INGREDIENTS
For the base:
6 egg yolks
50g (4 tbsp) of sugar
60ml (4 tbsp) of vegetable oil
60ml (4 tbsp) of milk
10ml (2 tsp) of vanilla extract
150g (1 cup) of all-purpose flour
15g (2 tbsp) of cornstarch
6 egg whites
50g (4 tbsp) of sugar
2ml (½ tsp) of vinegar
Food dye
For the cream:
150 g (⅔ cup) of mascarpone
240 ml (1 cup) of full-fat cream
30 g (2 tbsp) of powdered sugar
METHOD
1. Preheat the oven to 190°C/375°F.
2. Whisk egg yolks with sugar, milk, vegetable oil and vanilla.
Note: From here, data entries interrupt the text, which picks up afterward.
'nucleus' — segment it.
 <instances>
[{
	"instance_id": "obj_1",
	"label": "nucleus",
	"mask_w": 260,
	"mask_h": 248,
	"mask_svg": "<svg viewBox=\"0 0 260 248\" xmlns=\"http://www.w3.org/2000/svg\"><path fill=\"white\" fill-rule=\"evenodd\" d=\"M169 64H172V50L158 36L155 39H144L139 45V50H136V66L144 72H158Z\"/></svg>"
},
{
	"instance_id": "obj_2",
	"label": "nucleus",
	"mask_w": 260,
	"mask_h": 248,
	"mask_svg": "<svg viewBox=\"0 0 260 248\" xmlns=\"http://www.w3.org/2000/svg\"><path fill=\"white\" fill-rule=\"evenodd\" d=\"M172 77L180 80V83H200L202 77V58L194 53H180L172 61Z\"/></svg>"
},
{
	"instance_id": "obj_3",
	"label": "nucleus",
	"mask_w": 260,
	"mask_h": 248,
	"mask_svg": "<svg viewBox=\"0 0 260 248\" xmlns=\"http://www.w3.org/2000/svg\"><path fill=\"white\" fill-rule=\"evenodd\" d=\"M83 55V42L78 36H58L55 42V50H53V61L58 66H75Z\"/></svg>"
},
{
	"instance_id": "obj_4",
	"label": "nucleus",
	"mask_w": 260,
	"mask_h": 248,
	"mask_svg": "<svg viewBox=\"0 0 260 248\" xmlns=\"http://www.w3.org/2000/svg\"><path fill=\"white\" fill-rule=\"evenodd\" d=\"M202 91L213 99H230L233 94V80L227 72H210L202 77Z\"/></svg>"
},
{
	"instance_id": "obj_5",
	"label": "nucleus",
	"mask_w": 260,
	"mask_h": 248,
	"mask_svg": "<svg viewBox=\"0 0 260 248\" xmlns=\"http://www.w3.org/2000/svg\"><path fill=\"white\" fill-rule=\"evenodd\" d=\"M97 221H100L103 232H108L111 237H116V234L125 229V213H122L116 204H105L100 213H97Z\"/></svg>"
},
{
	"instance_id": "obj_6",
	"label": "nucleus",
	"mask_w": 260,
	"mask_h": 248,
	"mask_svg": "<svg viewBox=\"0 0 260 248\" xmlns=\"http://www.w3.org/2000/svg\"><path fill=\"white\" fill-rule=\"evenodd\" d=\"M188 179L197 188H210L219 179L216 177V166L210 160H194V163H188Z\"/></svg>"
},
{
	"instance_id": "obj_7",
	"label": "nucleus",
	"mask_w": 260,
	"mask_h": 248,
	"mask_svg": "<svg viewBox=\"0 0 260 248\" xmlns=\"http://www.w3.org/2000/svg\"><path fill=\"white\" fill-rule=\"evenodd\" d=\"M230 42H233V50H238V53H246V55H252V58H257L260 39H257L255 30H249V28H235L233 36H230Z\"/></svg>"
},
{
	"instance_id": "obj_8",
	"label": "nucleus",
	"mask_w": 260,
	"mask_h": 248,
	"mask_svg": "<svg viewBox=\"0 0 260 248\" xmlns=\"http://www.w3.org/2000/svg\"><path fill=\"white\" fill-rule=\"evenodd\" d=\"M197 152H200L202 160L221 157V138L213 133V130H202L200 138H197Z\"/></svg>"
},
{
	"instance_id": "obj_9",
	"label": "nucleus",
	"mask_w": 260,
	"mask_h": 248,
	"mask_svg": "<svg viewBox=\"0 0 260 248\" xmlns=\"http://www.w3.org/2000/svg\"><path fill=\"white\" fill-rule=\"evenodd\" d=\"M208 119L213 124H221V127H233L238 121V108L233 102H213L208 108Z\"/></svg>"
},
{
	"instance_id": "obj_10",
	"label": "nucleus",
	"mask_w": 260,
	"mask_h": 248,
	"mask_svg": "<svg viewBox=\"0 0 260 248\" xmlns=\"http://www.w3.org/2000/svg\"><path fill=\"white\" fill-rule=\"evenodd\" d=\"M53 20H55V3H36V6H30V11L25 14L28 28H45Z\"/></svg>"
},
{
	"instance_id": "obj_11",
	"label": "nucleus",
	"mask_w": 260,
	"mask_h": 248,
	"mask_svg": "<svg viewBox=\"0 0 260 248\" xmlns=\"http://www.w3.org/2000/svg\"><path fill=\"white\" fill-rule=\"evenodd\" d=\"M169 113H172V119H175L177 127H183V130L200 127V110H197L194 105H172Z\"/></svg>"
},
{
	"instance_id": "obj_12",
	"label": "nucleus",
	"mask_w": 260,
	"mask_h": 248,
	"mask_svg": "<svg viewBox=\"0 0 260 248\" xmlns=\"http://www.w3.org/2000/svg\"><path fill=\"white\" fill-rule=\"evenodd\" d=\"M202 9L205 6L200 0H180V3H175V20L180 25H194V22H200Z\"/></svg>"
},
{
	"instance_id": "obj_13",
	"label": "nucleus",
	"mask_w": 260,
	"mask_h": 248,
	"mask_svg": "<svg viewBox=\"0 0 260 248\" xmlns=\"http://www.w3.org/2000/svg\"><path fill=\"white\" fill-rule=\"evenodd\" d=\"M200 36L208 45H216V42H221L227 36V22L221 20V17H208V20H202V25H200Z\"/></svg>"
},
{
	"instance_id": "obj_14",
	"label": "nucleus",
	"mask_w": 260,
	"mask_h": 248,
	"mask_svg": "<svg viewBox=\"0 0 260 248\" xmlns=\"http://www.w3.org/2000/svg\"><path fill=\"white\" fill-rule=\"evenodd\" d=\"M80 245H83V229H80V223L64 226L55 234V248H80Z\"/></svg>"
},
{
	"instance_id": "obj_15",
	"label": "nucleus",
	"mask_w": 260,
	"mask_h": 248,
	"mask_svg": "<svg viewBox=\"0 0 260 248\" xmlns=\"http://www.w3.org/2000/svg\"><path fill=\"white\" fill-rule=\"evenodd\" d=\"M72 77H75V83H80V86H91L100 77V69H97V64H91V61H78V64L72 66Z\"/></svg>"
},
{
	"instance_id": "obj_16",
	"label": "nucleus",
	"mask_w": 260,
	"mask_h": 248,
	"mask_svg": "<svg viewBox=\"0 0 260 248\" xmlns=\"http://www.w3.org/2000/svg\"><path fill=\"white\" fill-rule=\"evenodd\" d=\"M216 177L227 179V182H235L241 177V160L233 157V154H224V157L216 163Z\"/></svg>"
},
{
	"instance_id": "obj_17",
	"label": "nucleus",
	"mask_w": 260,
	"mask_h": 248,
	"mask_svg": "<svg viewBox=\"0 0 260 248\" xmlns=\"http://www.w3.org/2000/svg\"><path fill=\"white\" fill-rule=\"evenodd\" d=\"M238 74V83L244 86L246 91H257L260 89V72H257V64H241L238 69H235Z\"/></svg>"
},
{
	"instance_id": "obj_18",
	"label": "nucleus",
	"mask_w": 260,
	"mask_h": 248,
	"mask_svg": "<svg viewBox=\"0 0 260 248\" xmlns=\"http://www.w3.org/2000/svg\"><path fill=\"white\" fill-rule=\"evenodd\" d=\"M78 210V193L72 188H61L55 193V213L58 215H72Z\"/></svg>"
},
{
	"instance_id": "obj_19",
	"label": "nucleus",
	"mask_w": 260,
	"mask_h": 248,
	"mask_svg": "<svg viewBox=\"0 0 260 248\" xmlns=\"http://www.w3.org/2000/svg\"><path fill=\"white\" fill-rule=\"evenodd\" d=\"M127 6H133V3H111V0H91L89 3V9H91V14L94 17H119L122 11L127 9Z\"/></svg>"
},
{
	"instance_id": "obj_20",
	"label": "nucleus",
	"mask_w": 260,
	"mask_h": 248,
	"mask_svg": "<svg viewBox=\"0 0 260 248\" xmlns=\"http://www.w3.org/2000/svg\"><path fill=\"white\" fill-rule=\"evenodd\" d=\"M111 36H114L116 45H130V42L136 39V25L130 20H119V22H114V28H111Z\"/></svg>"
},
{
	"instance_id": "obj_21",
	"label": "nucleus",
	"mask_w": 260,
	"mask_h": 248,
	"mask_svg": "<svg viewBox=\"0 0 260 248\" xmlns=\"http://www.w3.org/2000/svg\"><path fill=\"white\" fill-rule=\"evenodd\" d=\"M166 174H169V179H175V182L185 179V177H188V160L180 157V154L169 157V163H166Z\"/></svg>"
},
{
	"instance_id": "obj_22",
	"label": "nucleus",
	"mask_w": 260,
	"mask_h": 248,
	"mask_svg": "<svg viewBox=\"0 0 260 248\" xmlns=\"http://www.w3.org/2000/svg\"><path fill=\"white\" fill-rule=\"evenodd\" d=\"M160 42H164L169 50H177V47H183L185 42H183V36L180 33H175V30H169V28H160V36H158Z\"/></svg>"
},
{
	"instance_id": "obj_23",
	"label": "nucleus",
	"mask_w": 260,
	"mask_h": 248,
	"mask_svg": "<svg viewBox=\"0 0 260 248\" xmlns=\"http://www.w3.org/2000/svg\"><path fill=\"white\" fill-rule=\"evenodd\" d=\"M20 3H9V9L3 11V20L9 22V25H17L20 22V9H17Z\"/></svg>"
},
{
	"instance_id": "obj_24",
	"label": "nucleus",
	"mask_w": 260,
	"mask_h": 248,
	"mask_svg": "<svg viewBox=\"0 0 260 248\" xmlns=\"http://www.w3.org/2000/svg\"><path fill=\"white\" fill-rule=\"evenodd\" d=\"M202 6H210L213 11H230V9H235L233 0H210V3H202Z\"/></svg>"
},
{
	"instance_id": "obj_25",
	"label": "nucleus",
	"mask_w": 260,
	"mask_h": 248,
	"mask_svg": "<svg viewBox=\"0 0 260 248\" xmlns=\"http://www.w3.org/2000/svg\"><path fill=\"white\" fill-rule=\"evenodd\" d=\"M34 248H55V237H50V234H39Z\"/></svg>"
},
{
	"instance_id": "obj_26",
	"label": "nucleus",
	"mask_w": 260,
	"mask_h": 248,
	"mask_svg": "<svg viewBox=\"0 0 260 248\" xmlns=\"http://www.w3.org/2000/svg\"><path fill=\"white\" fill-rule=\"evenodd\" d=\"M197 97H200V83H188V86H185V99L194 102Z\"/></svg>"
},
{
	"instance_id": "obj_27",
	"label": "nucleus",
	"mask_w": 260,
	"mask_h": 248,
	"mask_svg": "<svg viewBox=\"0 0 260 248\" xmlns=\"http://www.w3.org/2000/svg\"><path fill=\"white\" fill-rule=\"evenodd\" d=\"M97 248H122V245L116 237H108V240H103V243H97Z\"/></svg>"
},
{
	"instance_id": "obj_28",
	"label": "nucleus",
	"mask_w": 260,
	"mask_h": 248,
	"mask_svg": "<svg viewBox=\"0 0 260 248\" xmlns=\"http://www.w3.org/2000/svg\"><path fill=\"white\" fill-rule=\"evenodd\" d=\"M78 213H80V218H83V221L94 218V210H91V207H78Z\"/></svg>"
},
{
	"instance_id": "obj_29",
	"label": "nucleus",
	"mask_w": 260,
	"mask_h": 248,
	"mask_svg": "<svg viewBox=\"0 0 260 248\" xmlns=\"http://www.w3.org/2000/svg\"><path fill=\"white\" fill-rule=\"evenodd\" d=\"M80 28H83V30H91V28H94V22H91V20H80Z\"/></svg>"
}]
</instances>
3. Separately combine sifted cornstarch and flour. Mix dry ingredients with egg yolk mixture until smooth batter forms.
4. In a large bowl whip egg whites with vinegar and sugar until stiff peaks form.
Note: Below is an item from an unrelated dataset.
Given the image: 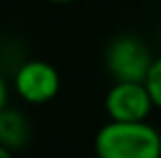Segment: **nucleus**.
<instances>
[{"label":"nucleus","instance_id":"1","mask_svg":"<svg viewBox=\"0 0 161 158\" xmlns=\"http://www.w3.org/2000/svg\"><path fill=\"white\" fill-rule=\"evenodd\" d=\"M98 158H161V135L145 121H110L96 133Z\"/></svg>","mask_w":161,"mask_h":158},{"label":"nucleus","instance_id":"2","mask_svg":"<svg viewBox=\"0 0 161 158\" xmlns=\"http://www.w3.org/2000/svg\"><path fill=\"white\" fill-rule=\"evenodd\" d=\"M105 63L114 81H145L154 58L142 40L133 35H121L108 47Z\"/></svg>","mask_w":161,"mask_h":158},{"label":"nucleus","instance_id":"3","mask_svg":"<svg viewBox=\"0 0 161 158\" xmlns=\"http://www.w3.org/2000/svg\"><path fill=\"white\" fill-rule=\"evenodd\" d=\"M154 100L145 81H114L105 95V112L110 121H145Z\"/></svg>","mask_w":161,"mask_h":158},{"label":"nucleus","instance_id":"4","mask_svg":"<svg viewBox=\"0 0 161 158\" xmlns=\"http://www.w3.org/2000/svg\"><path fill=\"white\" fill-rule=\"evenodd\" d=\"M58 72L47 61H28L24 63L14 74V89L21 100L31 105H44L58 93Z\"/></svg>","mask_w":161,"mask_h":158},{"label":"nucleus","instance_id":"5","mask_svg":"<svg viewBox=\"0 0 161 158\" xmlns=\"http://www.w3.org/2000/svg\"><path fill=\"white\" fill-rule=\"evenodd\" d=\"M28 121L19 110H12V107H5L0 112V144L7 146L9 151L19 149L28 142Z\"/></svg>","mask_w":161,"mask_h":158},{"label":"nucleus","instance_id":"6","mask_svg":"<svg viewBox=\"0 0 161 158\" xmlns=\"http://www.w3.org/2000/svg\"><path fill=\"white\" fill-rule=\"evenodd\" d=\"M145 84H147L149 93H152L154 105L161 110V56L154 58V63H152V68H149V74H147Z\"/></svg>","mask_w":161,"mask_h":158},{"label":"nucleus","instance_id":"7","mask_svg":"<svg viewBox=\"0 0 161 158\" xmlns=\"http://www.w3.org/2000/svg\"><path fill=\"white\" fill-rule=\"evenodd\" d=\"M5 107H7V81L0 74V112H3Z\"/></svg>","mask_w":161,"mask_h":158},{"label":"nucleus","instance_id":"8","mask_svg":"<svg viewBox=\"0 0 161 158\" xmlns=\"http://www.w3.org/2000/svg\"><path fill=\"white\" fill-rule=\"evenodd\" d=\"M0 158H12V151H9L7 146H3V144H0Z\"/></svg>","mask_w":161,"mask_h":158},{"label":"nucleus","instance_id":"9","mask_svg":"<svg viewBox=\"0 0 161 158\" xmlns=\"http://www.w3.org/2000/svg\"><path fill=\"white\" fill-rule=\"evenodd\" d=\"M49 3H58V5H63V3H73V0H49Z\"/></svg>","mask_w":161,"mask_h":158}]
</instances>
5. Fold the egg white mixture into the batter.
6. Prepare food dyes following a design pattern of your choice. Mix 2 tbsp of batter with each dye (optionally add a tsp of flour into each dyed bowl of batter to make it easier to work with).
7. Pipe out your design onto a parchment-covered baking sheet (33x45 cm) and pour the batter on top. Bake for 8-9 minutes.
8. Roll the cake base into a roll and set aside to cool down.
9. Whip mascarpone with cream and powdered sugar.
10. Spread the cream on top of the cake, optionally you can top it with crumbled cookies and chopped nuts. Roll carefully.